在Python或NumPy中已经有一些方法可以确定数字的格式吗?

huangapple go评论78阅读模式
英文:

Is there already something in python or numpy to determine a number's format?

问题

我需要确定一个字符串是一个普通整数一个普通浮点数一个使用 `e` 的浮点数或者无法解析为数字这是我想出的方法但这感觉像是已经存在的东西也许在numpy中我对库和谷歌进行了简要的扫描没有看到任何东西这已经是一个事情了吗只是我没有看到吗

PLAIN_INT, PLAIN_FLOAT, E_FLOAT, STRING = range(4)

# 应该只是可选的 - 然后是数字
sample_plain_ints = ['1', '0', '-5', '333333333']
# 需要包含一个点
plain_floats = ['1.0', '-5.0', '-33.212', '0.0', '-1.', '-3.']
# 不需要包含一个点
e_floats = ['1.3e5', '-1.2e5', '0.0e0', '5e-3', '3e23', '3E5', '-3E-12']
# 其他
strings = ['aether', '1ee3', 'buzz', 'eeep', '121212beep']
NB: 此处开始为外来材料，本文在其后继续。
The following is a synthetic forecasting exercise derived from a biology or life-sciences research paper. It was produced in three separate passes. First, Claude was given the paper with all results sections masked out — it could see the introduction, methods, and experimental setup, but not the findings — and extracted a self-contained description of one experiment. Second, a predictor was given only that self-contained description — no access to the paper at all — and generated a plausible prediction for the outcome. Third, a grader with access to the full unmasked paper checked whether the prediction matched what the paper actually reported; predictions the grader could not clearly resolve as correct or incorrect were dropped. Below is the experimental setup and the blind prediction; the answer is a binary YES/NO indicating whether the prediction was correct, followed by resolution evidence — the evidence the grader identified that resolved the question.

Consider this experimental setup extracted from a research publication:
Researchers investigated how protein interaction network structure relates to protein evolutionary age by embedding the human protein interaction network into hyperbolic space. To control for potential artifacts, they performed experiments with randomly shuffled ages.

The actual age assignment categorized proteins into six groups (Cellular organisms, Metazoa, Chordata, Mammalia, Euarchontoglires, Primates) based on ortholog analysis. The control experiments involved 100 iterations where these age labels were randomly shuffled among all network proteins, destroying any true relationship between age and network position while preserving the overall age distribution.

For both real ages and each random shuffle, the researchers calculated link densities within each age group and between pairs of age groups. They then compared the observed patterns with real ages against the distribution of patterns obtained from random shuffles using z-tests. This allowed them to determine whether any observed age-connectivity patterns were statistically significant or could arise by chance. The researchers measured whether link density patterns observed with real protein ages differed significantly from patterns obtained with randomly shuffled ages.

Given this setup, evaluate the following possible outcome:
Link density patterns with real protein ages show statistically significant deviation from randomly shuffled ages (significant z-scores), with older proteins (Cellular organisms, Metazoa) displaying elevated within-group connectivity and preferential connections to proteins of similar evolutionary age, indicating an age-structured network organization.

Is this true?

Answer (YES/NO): YES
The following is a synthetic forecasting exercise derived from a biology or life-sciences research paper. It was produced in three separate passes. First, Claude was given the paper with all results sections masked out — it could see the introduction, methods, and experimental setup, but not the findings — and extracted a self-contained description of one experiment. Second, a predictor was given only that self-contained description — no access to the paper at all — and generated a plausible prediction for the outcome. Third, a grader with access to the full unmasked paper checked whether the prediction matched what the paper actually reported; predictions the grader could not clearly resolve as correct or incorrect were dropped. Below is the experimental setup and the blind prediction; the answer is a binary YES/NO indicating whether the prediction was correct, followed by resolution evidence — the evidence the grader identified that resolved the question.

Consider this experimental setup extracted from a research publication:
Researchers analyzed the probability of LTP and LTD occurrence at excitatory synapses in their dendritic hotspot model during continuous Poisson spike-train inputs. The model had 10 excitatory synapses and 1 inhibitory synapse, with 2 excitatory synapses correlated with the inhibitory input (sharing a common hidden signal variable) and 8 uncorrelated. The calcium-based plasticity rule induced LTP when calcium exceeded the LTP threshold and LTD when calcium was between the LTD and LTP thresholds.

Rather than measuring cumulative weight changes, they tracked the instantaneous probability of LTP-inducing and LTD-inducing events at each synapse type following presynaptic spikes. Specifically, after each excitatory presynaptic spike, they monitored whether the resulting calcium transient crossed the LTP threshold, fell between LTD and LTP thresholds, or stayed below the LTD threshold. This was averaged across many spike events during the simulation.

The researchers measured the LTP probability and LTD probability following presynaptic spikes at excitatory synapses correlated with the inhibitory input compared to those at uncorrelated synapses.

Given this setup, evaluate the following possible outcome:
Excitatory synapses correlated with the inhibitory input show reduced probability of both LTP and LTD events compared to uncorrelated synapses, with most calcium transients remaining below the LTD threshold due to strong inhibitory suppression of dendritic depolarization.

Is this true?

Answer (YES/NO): NO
def determine_str_type(item):
    try:
        float(item)
        try:
            int(item)
            return PLAIN_INT
        except ValueError:
            return E_FLOAT if 'E' in item.upper() else PLAIN_FLOAT
    except ValueError:
        return STRING

assert all([determine_str_type(item) == PLAIN_INT for item in sample_plain_ints])
assert all([determine_str_type(item) == PLAIN_FLOAT for item in plain_floats])
assert all([determine_str_type(item) == E_FLOAT for item in e_floats])
assert all([determine_str_type(item) == STRING for item in strings])
英文:

I need to determine if a string is a plain int, a plain float, a float using e, or not parsable as a number. Here's what I came up with, but this feels like something that probably already exists, perhaps in numpy? I did a brief scan of the libraries and google and didn't see anything, is this already a thing and I'm just not seeing it?

PLAIN_INT, PLAIN_FLOAT, E_FLOAT, STRING = range(4)

# should be just optionally - then numbers
sample_plain_ints = ['1', '0', '-5', '333333333']
# need to contain a dot
plain_floats = ['1.0', '-5.0', '-33.212', '0.0', '-1.', '-3.']
# do not need to contain a dot
e_floats = ['1.3e5', '-1.2e5', '0.0e0', '5e-3', '3e23', '3E5', '-3E-12']
# other
strings = ['aether', '1ee3', 'buzz', 'eeep', '121212beep']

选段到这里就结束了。